Objective:
Copy the listing below word for word, starting at its beginning and ending with the line that contains "Answer: the paved". Leave out the pictures.
== The data
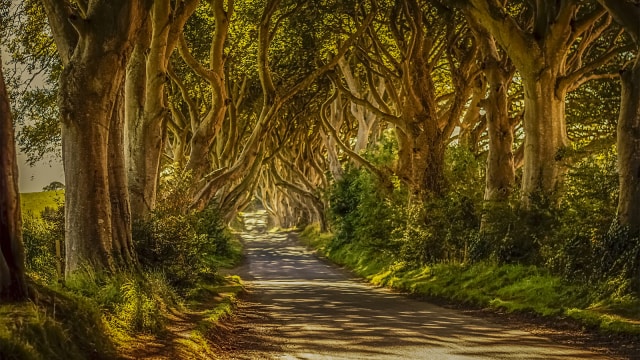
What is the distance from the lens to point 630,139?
13.6 metres

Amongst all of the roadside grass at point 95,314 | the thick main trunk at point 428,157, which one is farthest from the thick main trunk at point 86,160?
the thick main trunk at point 428,157

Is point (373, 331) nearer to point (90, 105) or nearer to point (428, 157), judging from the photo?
point (90, 105)

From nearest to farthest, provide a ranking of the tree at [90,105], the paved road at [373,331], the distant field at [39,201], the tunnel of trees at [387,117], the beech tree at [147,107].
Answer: the paved road at [373,331] → the tree at [90,105] → the tunnel of trees at [387,117] → the beech tree at [147,107] → the distant field at [39,201]

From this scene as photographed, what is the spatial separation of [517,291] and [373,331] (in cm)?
470

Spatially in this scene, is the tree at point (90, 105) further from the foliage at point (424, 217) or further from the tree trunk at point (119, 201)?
the foliage at point (424, 217)

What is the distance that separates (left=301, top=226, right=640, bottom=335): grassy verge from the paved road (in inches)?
33.6

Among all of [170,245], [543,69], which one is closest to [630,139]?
[543,69]

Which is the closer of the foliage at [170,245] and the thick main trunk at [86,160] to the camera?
the thick main trunk at [86,160]

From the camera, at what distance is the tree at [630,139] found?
13289 mm

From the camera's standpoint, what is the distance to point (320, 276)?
29500mm

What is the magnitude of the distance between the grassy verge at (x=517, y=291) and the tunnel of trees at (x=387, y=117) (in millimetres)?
479

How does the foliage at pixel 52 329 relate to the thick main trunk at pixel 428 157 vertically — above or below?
below

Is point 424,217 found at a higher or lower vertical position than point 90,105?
lower

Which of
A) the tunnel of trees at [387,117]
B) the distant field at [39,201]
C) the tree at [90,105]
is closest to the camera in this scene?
the tree at [90,105]
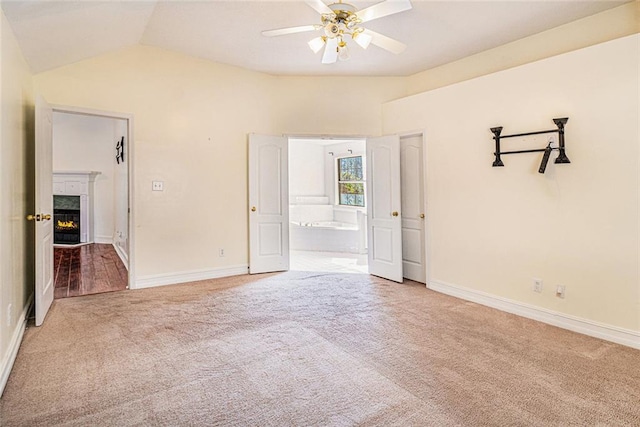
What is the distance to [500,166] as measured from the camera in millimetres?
3750

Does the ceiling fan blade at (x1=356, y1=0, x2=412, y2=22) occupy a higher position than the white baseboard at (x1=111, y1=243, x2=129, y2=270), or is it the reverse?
the ceiling fan blade at (x1=356, y1=0, x2=412, y2=22)

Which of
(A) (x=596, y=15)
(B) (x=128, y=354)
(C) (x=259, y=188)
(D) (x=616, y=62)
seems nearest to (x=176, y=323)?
(B) (x=128, y=354)

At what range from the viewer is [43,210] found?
3.36 meters

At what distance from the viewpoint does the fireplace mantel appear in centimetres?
807

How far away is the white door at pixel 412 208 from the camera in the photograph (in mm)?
4781

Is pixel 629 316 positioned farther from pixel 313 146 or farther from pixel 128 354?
pixel 313 146

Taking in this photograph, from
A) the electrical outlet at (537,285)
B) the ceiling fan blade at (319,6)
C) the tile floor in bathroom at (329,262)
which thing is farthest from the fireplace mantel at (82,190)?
the electrical outlet at (537,285)

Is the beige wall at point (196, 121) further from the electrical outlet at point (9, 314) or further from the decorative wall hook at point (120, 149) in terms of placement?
the decorative wall hook at point (120, 149)

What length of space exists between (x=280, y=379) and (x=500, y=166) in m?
2.91

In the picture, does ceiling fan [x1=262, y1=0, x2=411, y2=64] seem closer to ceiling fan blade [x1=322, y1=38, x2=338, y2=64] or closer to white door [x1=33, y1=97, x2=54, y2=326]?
ceiling fan blade [x1=322, y1=38, x2=338, y2=64]

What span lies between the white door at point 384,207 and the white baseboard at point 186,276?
6.00 feet

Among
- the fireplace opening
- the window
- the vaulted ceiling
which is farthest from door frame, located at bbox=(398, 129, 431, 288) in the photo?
the fireplace opening

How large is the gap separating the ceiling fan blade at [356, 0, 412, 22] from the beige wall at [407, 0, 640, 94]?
7.05 feet

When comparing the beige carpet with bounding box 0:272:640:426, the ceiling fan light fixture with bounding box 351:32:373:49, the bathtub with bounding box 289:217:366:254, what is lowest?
the beige carpet with bounding box 0:272:640:426
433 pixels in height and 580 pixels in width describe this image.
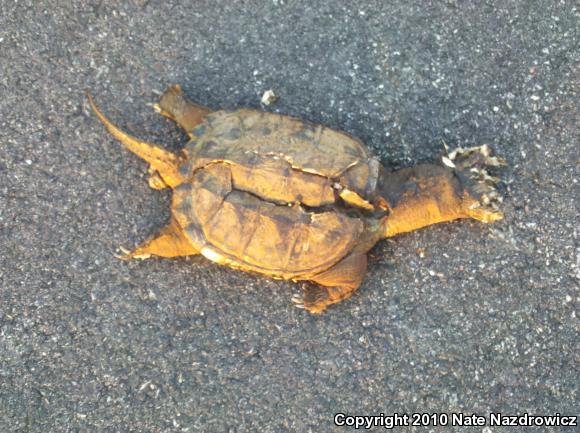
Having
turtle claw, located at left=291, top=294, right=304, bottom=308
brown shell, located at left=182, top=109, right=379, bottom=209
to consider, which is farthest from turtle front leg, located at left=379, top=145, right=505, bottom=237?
turtle claw, located at left=291, top=294, right=304, bottom=308

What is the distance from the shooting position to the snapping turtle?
3250mm

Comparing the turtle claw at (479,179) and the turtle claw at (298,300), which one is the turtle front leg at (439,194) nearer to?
the turtle claw at (479,179)

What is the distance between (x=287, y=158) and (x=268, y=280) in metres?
0.96

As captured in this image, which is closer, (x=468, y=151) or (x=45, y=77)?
(x=468, y=151)

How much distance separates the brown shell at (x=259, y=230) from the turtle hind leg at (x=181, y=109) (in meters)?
0.48

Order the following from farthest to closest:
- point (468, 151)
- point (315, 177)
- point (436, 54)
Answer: point (436, 54)
point (468, 151)
point (315, 177)

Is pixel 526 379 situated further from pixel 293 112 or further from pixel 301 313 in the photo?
pixel 293 112

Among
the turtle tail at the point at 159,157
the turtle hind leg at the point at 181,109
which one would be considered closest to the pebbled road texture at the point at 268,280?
the turtle hind leg at the point at 181,109

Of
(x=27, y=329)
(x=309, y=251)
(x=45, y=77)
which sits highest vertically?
(x=45, y=77)

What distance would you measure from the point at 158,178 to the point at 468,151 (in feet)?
6.54

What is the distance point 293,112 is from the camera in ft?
12.7

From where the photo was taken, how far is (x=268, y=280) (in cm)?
382

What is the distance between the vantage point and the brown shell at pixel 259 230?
3246 mm

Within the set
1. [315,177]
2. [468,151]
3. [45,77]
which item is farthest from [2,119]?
[468,151]
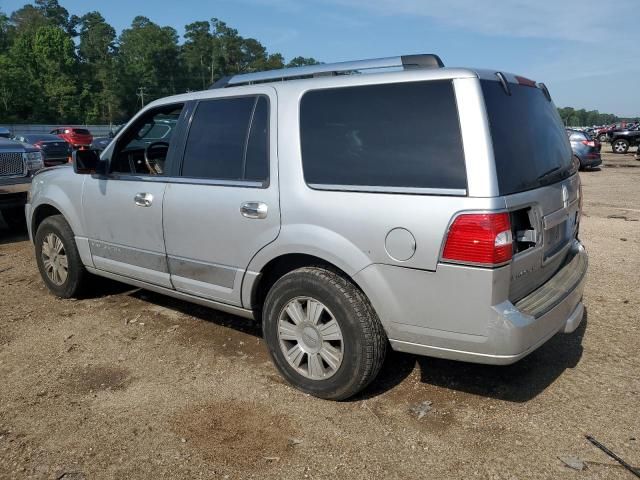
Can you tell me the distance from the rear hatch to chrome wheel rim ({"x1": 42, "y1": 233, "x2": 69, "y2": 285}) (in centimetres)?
404

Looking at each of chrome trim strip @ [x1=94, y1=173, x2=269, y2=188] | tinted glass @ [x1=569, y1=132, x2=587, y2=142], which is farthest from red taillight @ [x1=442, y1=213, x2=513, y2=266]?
tinted glass @ [x1=569, y1=132, x2=587, y2=142]

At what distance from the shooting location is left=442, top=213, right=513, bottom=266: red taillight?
2.63m

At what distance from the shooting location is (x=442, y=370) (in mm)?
3748

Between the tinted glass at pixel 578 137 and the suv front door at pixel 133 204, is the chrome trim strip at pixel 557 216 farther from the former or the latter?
the tinted glass at pixel 578 137

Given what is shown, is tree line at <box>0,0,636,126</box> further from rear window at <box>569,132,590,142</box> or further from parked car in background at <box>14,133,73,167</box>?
rear window at <box>569,132,590,142</box>

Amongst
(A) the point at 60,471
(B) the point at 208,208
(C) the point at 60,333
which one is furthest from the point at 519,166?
(C) the point at 60,333

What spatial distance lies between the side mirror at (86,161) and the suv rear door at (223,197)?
3.35ft

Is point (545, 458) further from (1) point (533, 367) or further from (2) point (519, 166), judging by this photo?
(2) point (519, 166)

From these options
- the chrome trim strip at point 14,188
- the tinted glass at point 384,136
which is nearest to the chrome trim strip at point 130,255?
the tinted glass at point 384,136

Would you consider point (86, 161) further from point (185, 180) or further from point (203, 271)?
point (203, 271)

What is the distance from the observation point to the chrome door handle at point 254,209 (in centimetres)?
343

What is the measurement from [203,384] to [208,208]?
119 centimetres

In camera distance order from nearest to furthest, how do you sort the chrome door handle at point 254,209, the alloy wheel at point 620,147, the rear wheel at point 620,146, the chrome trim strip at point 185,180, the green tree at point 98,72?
the chrome door handle at point 254,209
the chrome trim strip at point 185,180
the rear wheel at point 620,146
the alloy wheel at point 620,147
the green tree at point 98,72

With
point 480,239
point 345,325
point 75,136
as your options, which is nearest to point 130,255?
point 345,325
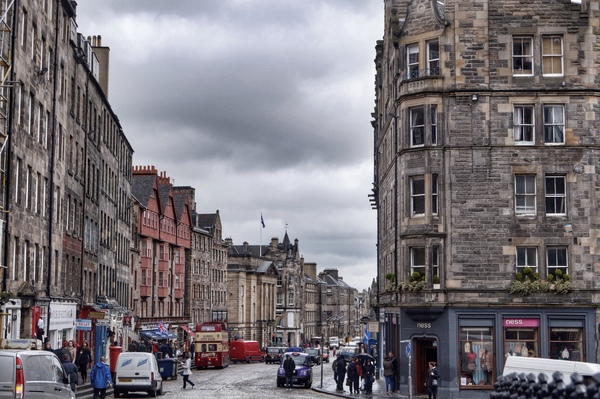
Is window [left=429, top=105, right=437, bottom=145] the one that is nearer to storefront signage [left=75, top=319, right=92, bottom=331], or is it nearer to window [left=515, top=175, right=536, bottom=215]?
window [left=515, top=175, right=536, bottom=215]

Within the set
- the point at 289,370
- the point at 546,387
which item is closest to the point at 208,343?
the point at 289,370

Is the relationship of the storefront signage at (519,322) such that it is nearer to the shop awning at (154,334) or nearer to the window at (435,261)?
the window at (435,261)

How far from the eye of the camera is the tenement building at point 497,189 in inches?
1585

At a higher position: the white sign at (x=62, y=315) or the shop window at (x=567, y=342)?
the white sign at (x=62, y=315)

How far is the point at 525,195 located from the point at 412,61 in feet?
26.2

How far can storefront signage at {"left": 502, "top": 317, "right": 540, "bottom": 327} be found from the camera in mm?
40344

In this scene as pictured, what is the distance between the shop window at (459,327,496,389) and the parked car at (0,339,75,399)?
20971 mm

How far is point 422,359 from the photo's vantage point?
137 feet

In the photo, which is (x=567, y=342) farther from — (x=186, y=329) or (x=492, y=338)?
(x=186, y=329)

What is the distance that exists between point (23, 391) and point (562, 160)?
27955 millimetres

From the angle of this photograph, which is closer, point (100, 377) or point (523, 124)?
point (100, 377)

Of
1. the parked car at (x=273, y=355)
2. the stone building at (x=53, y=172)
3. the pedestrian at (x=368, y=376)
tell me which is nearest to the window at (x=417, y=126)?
the pedestrian at (x=368, y=376)

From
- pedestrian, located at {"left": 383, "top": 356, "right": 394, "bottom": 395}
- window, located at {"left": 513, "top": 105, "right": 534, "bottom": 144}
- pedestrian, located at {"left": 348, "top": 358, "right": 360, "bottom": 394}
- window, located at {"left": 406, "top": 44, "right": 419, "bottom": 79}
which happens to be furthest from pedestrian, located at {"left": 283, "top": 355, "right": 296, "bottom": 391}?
window, located at {"left": 513, "top": 105, "right": 534, "bottom": 144}

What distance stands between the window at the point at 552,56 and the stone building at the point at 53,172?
72.4 feet
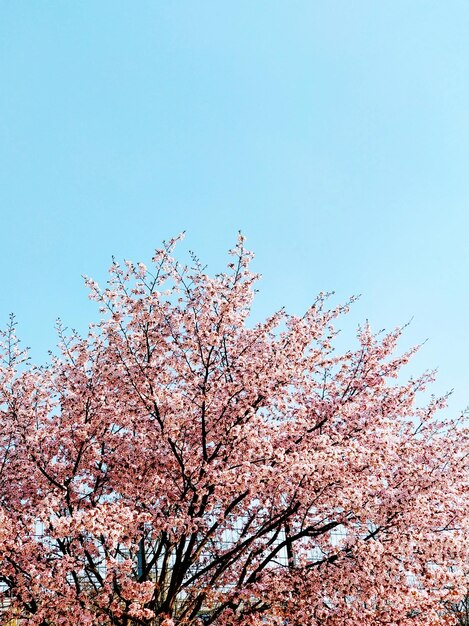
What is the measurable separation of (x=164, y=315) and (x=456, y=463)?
15.1ft

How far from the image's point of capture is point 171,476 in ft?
27.4

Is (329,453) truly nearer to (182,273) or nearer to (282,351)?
(282,351)

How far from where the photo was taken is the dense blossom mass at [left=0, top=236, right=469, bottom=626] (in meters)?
7.64

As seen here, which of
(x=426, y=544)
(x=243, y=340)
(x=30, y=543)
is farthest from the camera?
(x=243, y=340)

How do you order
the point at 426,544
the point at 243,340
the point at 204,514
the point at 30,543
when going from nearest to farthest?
the point at 30,543
the point at 426,544
the point at 204,514
the point at 243,340

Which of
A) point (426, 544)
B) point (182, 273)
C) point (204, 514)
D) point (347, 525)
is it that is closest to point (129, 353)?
point (182, 273)

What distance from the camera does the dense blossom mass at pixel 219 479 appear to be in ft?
25.1

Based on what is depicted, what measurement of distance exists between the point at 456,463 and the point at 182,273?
4.69m

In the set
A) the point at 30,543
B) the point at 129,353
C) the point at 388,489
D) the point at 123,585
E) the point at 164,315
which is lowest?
====
Task output:
What is the distance from the lens to point 630,139?
13.6 metres

Amongst all of the roadside grass at point 95,314 | the thick main trunk at point 428,157, which one is farthest from the thick main trunk at point 86,160?
the thick main trunk at point 428,157

Is point (373, 331) nearer to point (90, 105) or nearer to point (428, 157), judging from the photo?
point (90, 105)

From nearest to farthest, provide a ranking of the tree at [90,105], the paved road at [373,331], the distant field at [39,201], the tunnel of trees at [387,117], the beech tree at [147,107].
Answer: the paved road at [373,331] → the tree at [90,105] → the tunnel of trees at [387,117] → the beech tree at [147,107] → the distant field at [39,201]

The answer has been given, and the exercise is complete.